Cruelty came as a surprise now. She’d stopped expecting it from him. And maybe that was the reason he offered it; as if he realized they’d grown past animosity, and it scared him. So he threw it out like a wild punch, not caring whether it hit, only that he’d tried.
It made her want to answer in kind, to strike with sharp words of her own. But Neve was still a queen, and her voice came even, her chin tilted upward, regal in his coat and her torn nightgown. “As I’ve said before,” she stated coolly, “one of us is more prone to monstrousness.”
His teeth shone, not a smile, though the fierce expression was tempered by a regretful glint in his eyes. “Are you so sure about that?”
Neve’s teeth set hard against each other, fingers flexing into fists and back out again. All the warm thoughts she’d had of him—in the marshes, on the Bone Ship, on the beach where she’d watched him wash his hair and let her cheeks heat for it—felt like indictments now. This man played her like a harp string, over and over, and she kept looking for goodness in those discordant notes. Kept looking for something worth thinking of fondly.
Strange and humbling, what loneliness could do.
She strode past him, close enough for her shoulder to brush his arm. “You were right,” she said. “It appears having a soul does little to make one good. Maybe they’re mostly just nuisances, after all.”
He didn’t respond. But she saw a wince pull at his mouth as his arms dropped back to his sides, no longer inviting a brawl.
So preoccupied was she with the fallen King, she hadn’t taken a moment to marvel at what lay before her until she moved beyond him. A familiar foyer, one she’d walked through countless times in that other life, the one where she was merely a sister and a daughter and a future queen. But inverted, like everything else was here.
The marble floor she knew so well hung far, far above, so distant she couldn’t quite make out the individual pieces of interlocking stone.

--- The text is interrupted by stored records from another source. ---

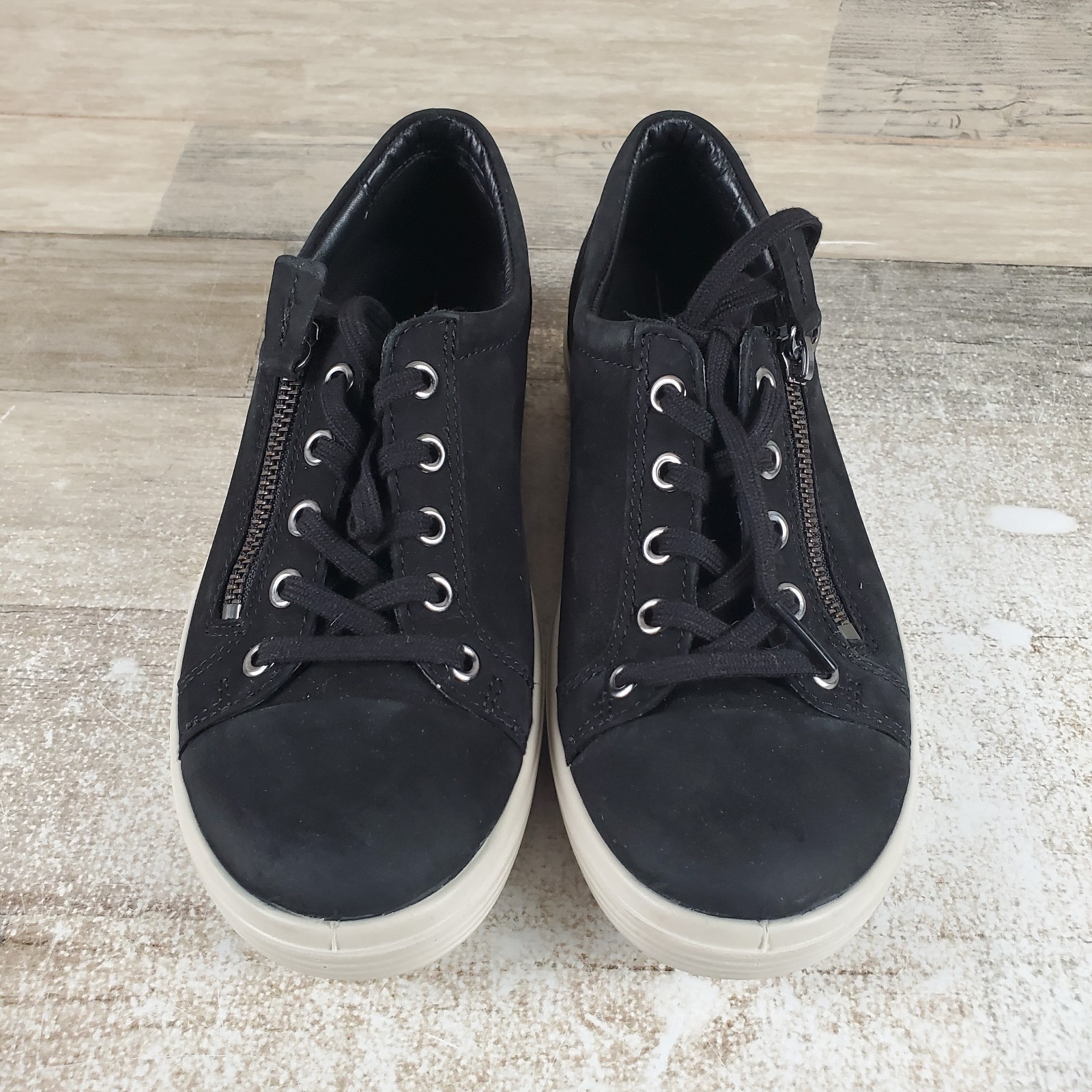 ECCO Soft Classic Womens Shoes Sz 4 – 4.5 Running Black Lace Up Side Zip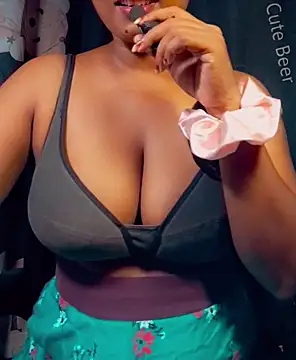 SLteena online show from March 2026 04:21:02 PM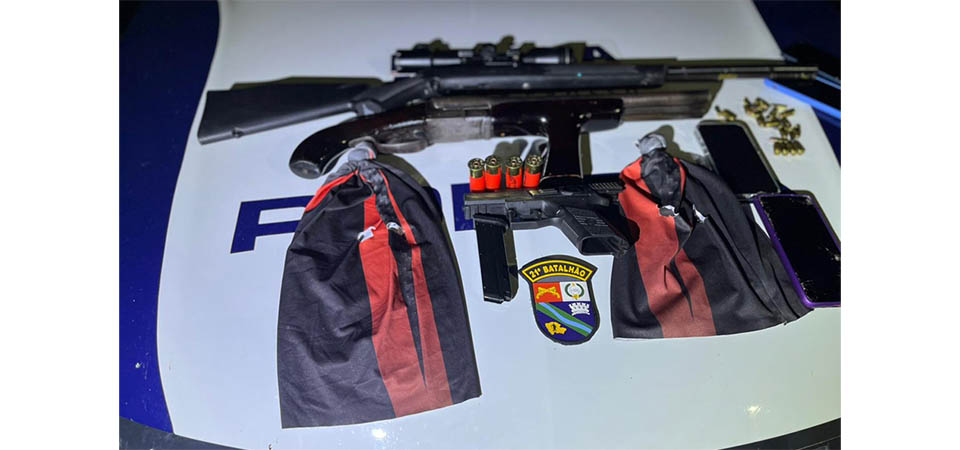 Suspeitos de homicídio morrem em confronto com a polícia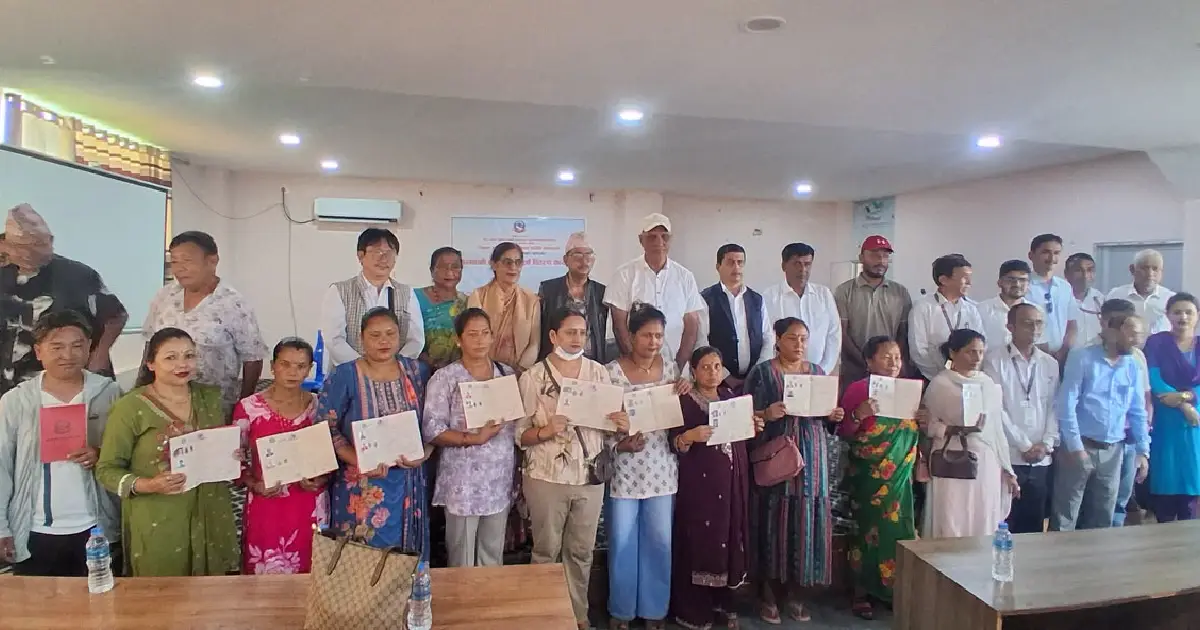 झापाको कनकाईमा १३ परिवारलाई लालपुर्जा वितरण, लामो समयपछिको पर्खाइ सकियो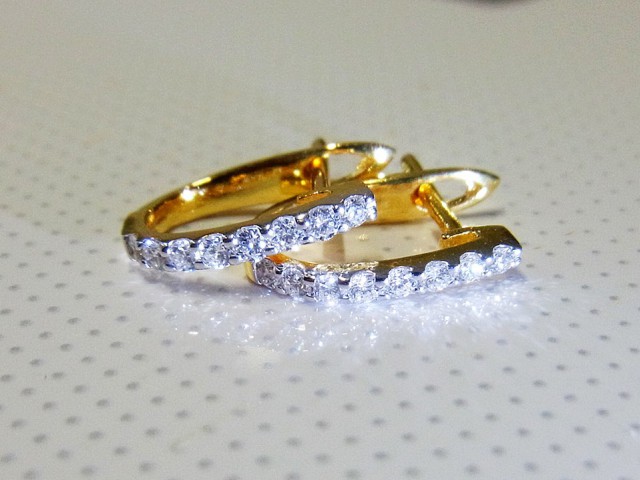 ต่างหูเพชรแท้ ห้างเพชรกาญจน์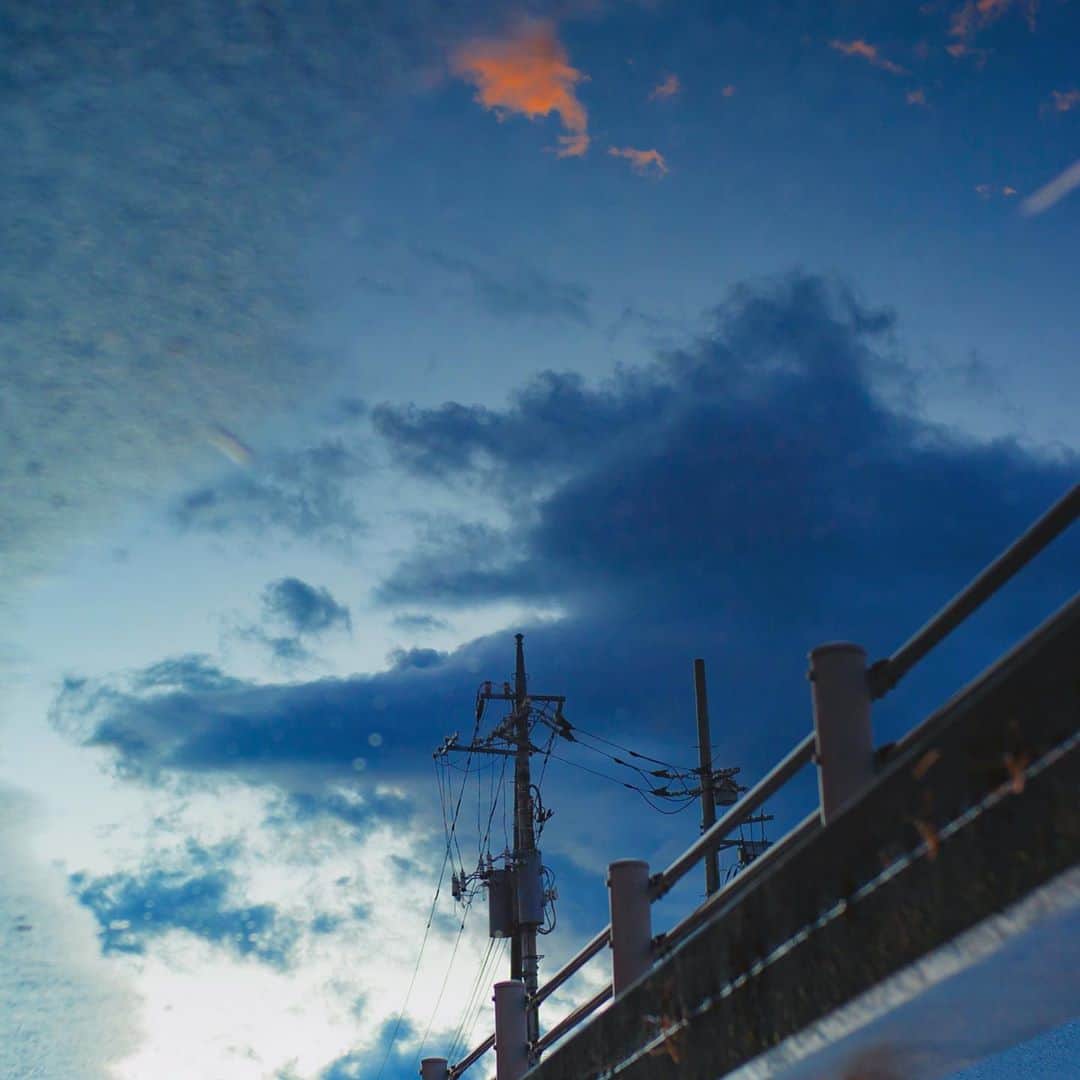 国分真央さんのインスタグラム写真 - (国分真央Instagram)「.﻿ 雨上がりを歩く﻿ ﻿」10月6日 18時13分 - mao_kokubu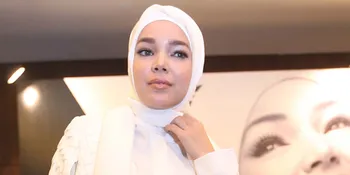 Tak Hanya Banjir, Dewi Sandra Juga Peduli Tentang Macet Jakarta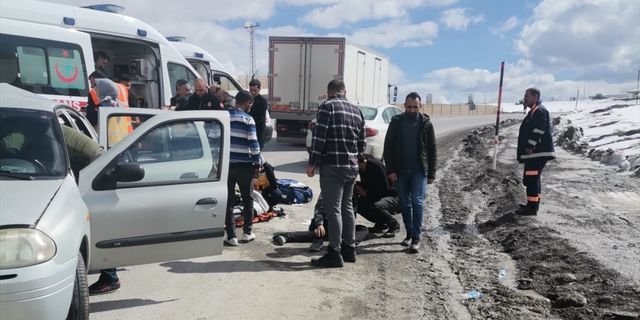 Erzincan'da trafik kazasında depremzede aileden 1 kişi öldü, 5 kişi yaralandı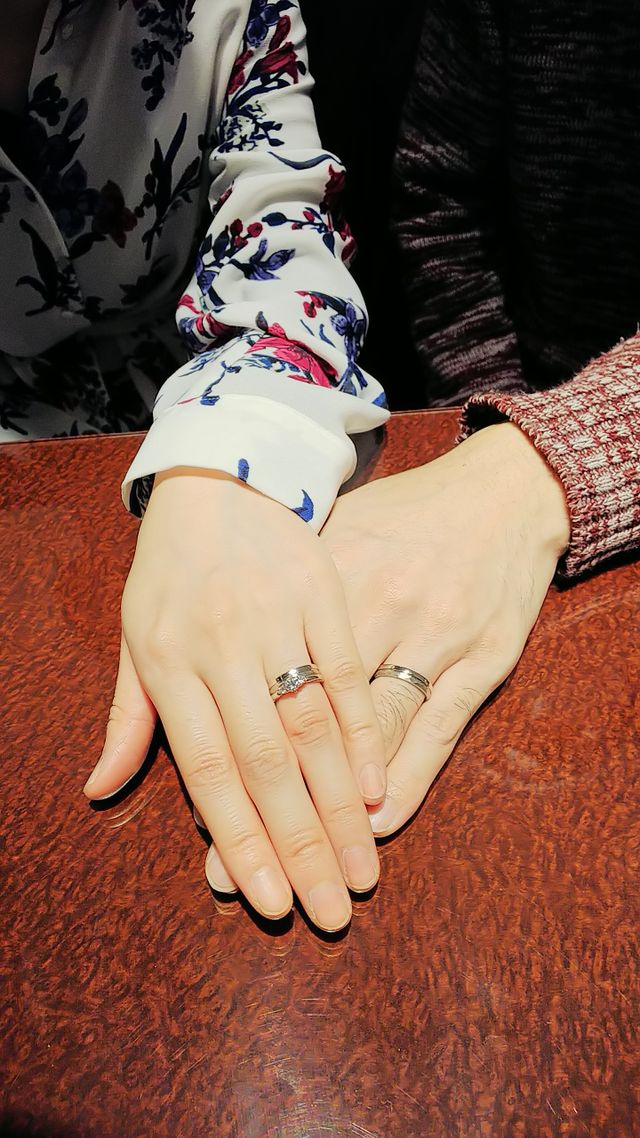二人で。女性は結婚指輪+婚約指輪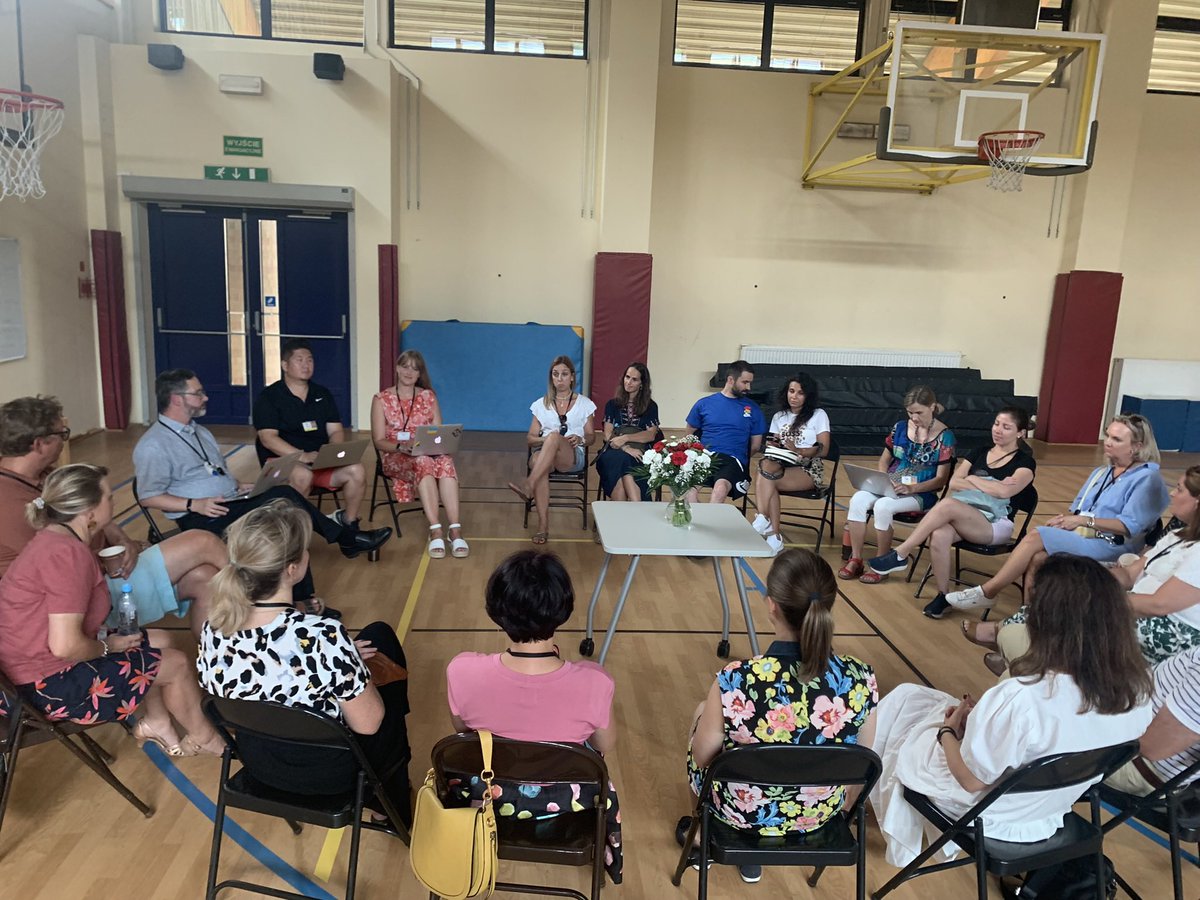 Miranda Rose tweet media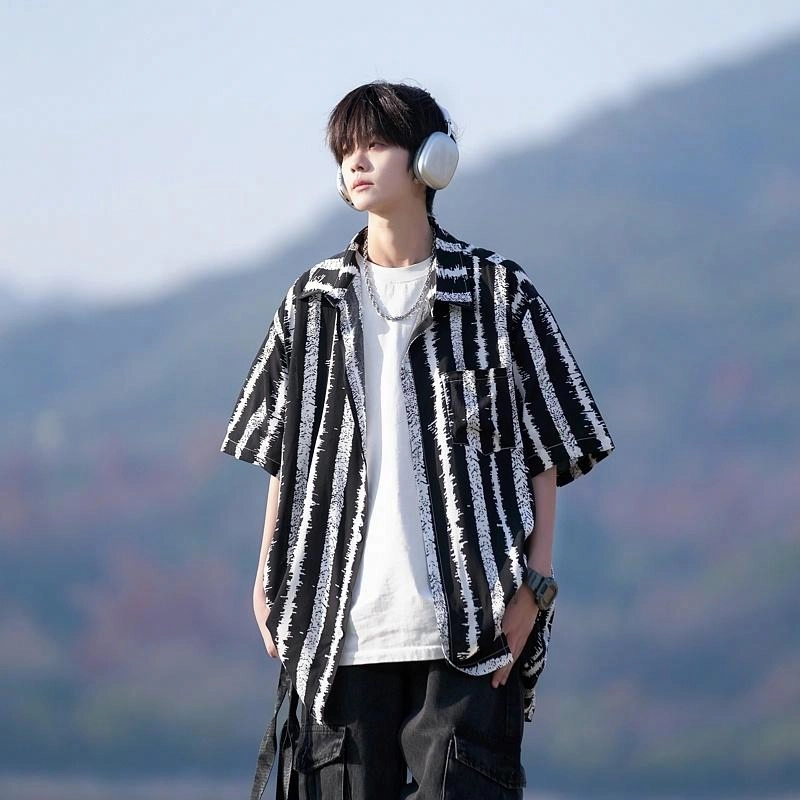 Fakeyoung
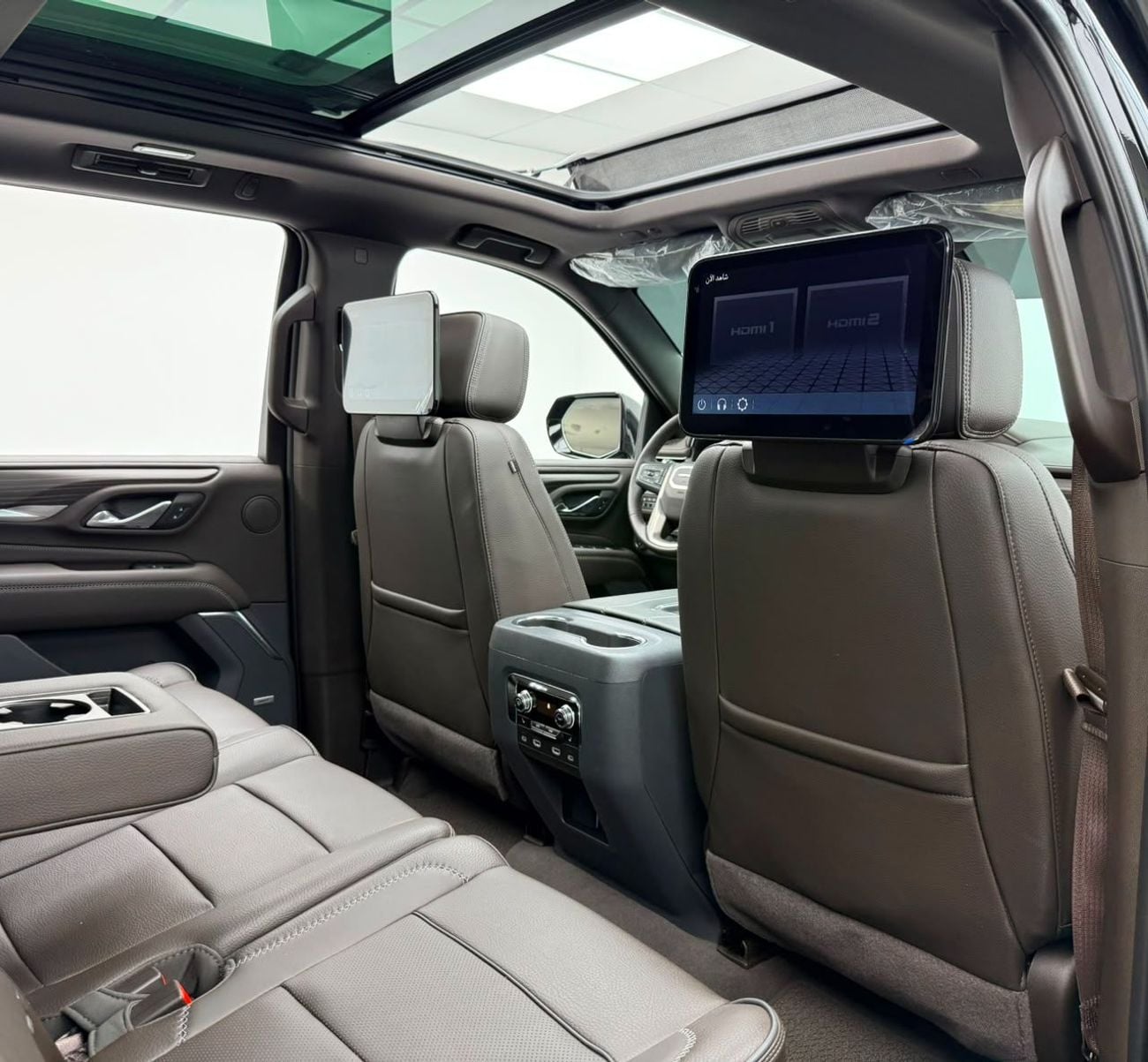 GMC Yukon DENALI 2024 GMC Yukon Denali, 2030 GMC Warranty + Service Pack, Full GMC Service History, Very Low K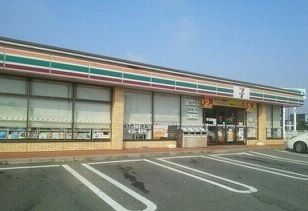 コンビニ　セブンイレブン（コンビニ）まで1200m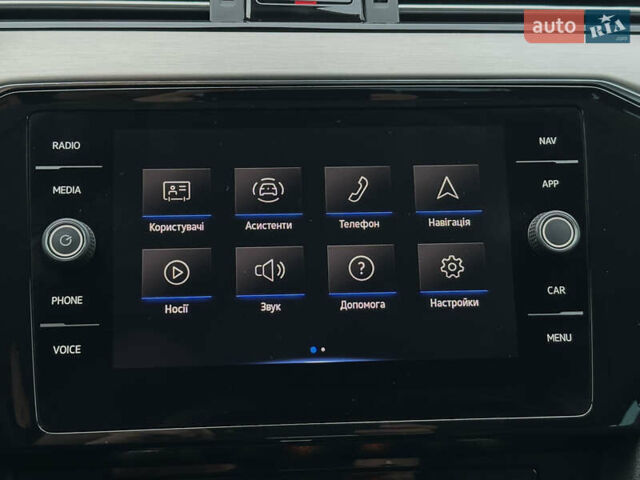 Черный Фольксваген Пассат, объемом двигателя 2 л и пробегом 199 тыс. км за 23990 $, фото 67 на Automoto.ua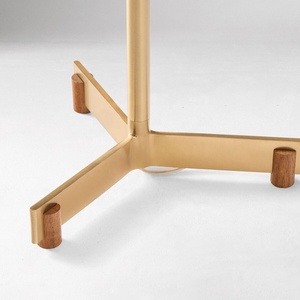 Lámpara de Mesa Metálica Auric Horizon con Pantalla Ancha de Hierro Cepillado, Base de Diseño Robusta, Iluminación Ambiental Cálida para Interiores de Lujo - Product Image 2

The huge spiral staircase started right at the level of her eyes, spinning upward at an angle that made her stomach hook.
And there, at the top—the bottom—a shimmer of darkness, like shadow had solidified into a wall.
“Is that where we’ll need the magic?” she asked quietly.
“Yes.” Neutral-voiced, like their argument of a moment before was forgotten. Solmir stepped up beside her, scrutinizing the staircase. “The first time I came, I climbed that. It was less than pleasant.”
“I haven’t expected any part of this to be pleasant,” Neve muttered.
“I think I can spare enough to make it somewhat less unpleasant.” Solmir raised his hands, shooting her a barbed grin. “All that murder put to work.”